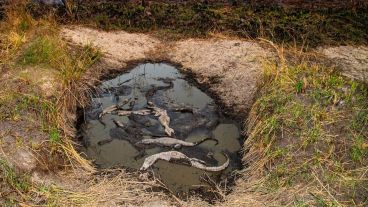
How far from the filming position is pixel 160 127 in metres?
5.25

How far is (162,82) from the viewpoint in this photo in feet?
20.7

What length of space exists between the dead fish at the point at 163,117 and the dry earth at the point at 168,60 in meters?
0.92

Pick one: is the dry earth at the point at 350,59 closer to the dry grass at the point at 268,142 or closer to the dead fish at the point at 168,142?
the dry grass at the point at 268,142

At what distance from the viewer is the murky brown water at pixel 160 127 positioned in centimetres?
459

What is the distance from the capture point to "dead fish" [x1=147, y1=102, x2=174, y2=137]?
5.14 meters

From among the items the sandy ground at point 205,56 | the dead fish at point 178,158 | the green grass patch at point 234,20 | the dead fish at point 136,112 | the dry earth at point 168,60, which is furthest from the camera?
the green grass patch at point 234,20

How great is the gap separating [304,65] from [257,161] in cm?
168

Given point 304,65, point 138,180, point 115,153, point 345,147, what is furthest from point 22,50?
point 345,147

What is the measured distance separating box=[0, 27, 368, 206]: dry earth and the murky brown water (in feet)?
0.84

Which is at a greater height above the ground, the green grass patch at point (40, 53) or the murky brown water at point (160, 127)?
the green grass patch at point (40, 53)

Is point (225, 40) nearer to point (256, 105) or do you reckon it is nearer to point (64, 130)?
point (256, 105)

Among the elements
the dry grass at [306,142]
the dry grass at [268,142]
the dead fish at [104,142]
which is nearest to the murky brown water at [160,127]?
the dead fish at [104,142]

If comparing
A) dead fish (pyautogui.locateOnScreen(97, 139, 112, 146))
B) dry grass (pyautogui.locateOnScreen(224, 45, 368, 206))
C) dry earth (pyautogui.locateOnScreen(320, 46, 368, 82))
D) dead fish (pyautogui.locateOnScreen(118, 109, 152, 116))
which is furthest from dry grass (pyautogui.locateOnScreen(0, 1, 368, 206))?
dry earth (pyautogui.locateOnScreen(320, 46, 368, 82))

########

Your task:
Repeat the material above in full and unchanged, minus its images.

Response:
How far from the filming position is pixel 160 127 in metres?
5.25

How far is (162,82) from the viewpoint in this photo in feet?
20.7

What length of space exists between the dead fish at the point at 163,117 and the dry earth at the point at 168,60 in meters?
0.92

Pick one: is the dry earth at the point at 350,59 closer to the dry grass at the point at 268,142 or closer to the dead fish at the point at 168,142?
the dry grass at the point at 268,142

At what distance from the viewer is the murky brown water at pixel 160 127 positioned in centimetres?
459

What is the distance from the capture point to "dead fish" [x1=147, y1=102, x2=174, y2=137]?
5.14 meters

From among the items the sandy ground at point 205,56 | the dead fish at point 178,158 | the green grass patch at point 234,20 | the dead fish at point 136,112 | the dry earth at point 168,60, which is furthest from the camera?
the green grass patch at point 234,20

How great is the gap separating [304,65] from [257,161] in cm?
168

Given point 304,65, point 138,180, point 115,153, point 345,147, what is furthest from point 22,50?
point 345,147

What is the measured distance separating box=[0, 27, 368, 206]: dry earth and the murky brown water (in feet)?
0.84

Which is at a greater height above the ground, the green grass patch at point (40, 53) or the murky brown water at point (160, 127)?
the green grass patch at point (40, 53)

Is point (225, 40) nearer to point (256, 105) or do you reckon it is nearer to point (64, 130)?
point (256, 105)

Among the elements
the dry grass at [306,142]
the dry grass at [268,142]
the dead fish at [104,142]
which is nearest to the murky brown water at [160,127]?
the dead fish at [104,142]

If comparing
A) dead fish (pyautogui.locateOnScreen(97, 139, 112, 146))
B) dry grass (pyautogui.locateOnScreen(224, 45, 368, 206))
C) dry earth (pyautogui.locateOnScreen(320, 46, 368, 82))
D) dead fish (pyautogui.locateOnScreen(118, 109, 152, 116))
which is furthest from dry grass (pyautogui.locateOnScreen(0, 1, 368, 206))?
dry earth (pyautogui.locateOnScreen(320, 46, 368, 82))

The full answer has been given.